With colder weather keeping more people inside, it’s important to take certain precautions, doctors say. First and foremost, now is the time to get your flu shot and make sure you are up to date on your COVID-19 vaccination, including the new bivalent booster.

“The influenza vaccine may not completely prevent you from getting the flu, but it has a really good chance of keeping you from getting seriously ill and being hospitalized and dying,” Dr. Murray says.

If you are going to an indoor gathering, Dr. Roberts advises taking extra precautions in the week leading up to it. “In other words, don’t go to a big, indoor concert with tons of people shouting, where your odds of exposure to COVID or something else will be very high,” he says. “Plus, you can take a rapid test right before you go in the room for a gathering. If everybody does that, it’s an added layer of security. And if you are traveling, wear a mask, even if nobody else does.”

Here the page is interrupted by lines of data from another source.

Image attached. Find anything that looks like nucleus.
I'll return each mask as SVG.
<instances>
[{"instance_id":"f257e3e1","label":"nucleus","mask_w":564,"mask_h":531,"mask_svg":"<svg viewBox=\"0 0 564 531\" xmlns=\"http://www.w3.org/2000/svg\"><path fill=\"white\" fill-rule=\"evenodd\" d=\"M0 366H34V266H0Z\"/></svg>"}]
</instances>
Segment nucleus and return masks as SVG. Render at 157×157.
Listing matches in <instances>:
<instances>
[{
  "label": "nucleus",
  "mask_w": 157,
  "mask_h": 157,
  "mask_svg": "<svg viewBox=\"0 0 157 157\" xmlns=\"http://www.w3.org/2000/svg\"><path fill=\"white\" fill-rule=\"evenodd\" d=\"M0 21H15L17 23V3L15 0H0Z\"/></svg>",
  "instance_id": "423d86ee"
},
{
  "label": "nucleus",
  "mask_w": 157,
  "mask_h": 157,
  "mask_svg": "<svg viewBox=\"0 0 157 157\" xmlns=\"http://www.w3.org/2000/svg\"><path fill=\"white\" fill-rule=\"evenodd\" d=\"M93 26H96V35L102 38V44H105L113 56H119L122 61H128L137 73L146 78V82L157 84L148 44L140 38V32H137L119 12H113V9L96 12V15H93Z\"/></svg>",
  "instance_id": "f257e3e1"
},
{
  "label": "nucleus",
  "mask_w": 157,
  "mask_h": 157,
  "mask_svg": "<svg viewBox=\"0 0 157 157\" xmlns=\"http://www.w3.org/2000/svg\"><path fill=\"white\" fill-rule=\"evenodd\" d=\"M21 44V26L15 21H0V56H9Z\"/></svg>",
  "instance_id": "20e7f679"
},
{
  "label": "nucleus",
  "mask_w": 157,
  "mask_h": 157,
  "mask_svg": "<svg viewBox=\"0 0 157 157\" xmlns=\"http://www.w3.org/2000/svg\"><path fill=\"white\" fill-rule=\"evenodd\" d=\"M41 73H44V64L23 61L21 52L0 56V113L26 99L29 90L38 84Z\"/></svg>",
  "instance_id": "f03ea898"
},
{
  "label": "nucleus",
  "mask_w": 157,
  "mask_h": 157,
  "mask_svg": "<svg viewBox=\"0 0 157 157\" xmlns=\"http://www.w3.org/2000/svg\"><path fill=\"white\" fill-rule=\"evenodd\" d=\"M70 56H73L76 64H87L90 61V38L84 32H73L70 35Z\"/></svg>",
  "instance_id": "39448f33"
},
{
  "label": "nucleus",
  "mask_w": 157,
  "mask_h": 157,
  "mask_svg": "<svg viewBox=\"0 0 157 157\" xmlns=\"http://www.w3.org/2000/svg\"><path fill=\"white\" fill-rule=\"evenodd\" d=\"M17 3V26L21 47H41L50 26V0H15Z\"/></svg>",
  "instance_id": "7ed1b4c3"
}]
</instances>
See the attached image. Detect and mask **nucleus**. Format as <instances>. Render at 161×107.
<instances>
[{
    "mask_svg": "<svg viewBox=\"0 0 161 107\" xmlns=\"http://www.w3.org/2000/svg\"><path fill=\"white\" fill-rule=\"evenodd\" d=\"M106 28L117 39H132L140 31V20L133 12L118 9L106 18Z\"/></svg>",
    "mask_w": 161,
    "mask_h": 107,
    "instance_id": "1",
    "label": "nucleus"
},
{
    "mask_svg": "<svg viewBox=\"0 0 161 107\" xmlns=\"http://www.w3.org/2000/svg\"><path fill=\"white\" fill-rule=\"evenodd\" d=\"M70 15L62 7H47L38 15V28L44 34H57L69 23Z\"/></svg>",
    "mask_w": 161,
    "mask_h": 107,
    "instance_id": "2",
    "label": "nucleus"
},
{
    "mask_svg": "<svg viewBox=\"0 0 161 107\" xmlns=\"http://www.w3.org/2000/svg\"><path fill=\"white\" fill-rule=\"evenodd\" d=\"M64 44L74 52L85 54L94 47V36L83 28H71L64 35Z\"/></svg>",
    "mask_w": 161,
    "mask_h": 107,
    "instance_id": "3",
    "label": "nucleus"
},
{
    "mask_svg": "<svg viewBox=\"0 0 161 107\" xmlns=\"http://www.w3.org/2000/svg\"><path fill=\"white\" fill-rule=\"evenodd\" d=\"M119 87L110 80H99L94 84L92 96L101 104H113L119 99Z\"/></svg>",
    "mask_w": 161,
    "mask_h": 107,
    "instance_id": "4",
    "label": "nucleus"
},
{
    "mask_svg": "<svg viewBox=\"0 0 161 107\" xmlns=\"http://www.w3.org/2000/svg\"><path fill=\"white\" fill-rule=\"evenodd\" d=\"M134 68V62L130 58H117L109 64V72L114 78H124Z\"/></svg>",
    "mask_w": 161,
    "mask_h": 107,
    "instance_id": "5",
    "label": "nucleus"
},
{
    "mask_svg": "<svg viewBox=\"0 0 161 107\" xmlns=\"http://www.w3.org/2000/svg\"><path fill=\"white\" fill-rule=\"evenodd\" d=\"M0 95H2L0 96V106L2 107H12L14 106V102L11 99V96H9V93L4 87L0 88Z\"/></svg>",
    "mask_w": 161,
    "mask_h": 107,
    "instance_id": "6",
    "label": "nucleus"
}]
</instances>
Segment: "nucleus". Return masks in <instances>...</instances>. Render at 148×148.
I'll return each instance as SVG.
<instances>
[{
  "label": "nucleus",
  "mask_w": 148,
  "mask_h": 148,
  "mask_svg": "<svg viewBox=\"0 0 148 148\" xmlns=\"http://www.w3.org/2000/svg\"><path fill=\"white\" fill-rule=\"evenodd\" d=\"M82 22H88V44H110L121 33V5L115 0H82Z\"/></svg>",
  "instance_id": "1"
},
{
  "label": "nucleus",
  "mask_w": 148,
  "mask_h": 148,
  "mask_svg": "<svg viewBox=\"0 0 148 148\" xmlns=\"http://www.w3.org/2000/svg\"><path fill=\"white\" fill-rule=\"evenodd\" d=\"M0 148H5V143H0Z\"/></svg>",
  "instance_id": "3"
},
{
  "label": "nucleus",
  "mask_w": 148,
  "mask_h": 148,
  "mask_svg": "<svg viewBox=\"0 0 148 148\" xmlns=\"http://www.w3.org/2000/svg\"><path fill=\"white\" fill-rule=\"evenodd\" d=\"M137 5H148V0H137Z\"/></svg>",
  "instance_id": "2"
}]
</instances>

Dr. Murray says it’s also important to pay attention to symptoms. “If you have any symptoms, you really should not congregate with others. But if you insist, wear a mask and segregate yourself during activities such as eating, when you can’t be masked,” he says.

What is happening with COVID-19?

The COVID-19 variant XBB.1.5, yet another descendent of Omicron, is quickly spreading in the U.S. and has been described as the most transmissible form of the virus yet.

However, there is not yet evidence to suggest that it causes any more severe disease than other Omicron strains.

When should you call your child’s pediatrician?

“When your child starts to have cough and fever, it's always good to reach out to your pediatrician, to be in touch, says Dr. Murray. “That's very important. With babies, if you see really fast breathing or any blueness around the lips or what we call use of accessory muscles, which is if you start to see the shoulder blades when they're breathing or see the belly really going up and down really fast, or if the baby looks uncomfortable, those are reasons to come to the emergency room,” he says.

In the end, families need to be prepared that the hospital is a very busy place right now, he adds.

“If your child still looks well, then it's really important to start with your pediatrician. But certainly, if you're concerned, the emergency room evaluates your child quickly to see how sick they are,” Dr. Murray says. “And if they're quite sick, they will be seen faster.”

Information provided in Yale Medicine articles is for general informational purposes only. No content in the articles should ever be used as a substitute for medical advice from your doctor or other qualified clinician. Always seek the individual advice of your health care provider with any questions you have regarding a medical condition.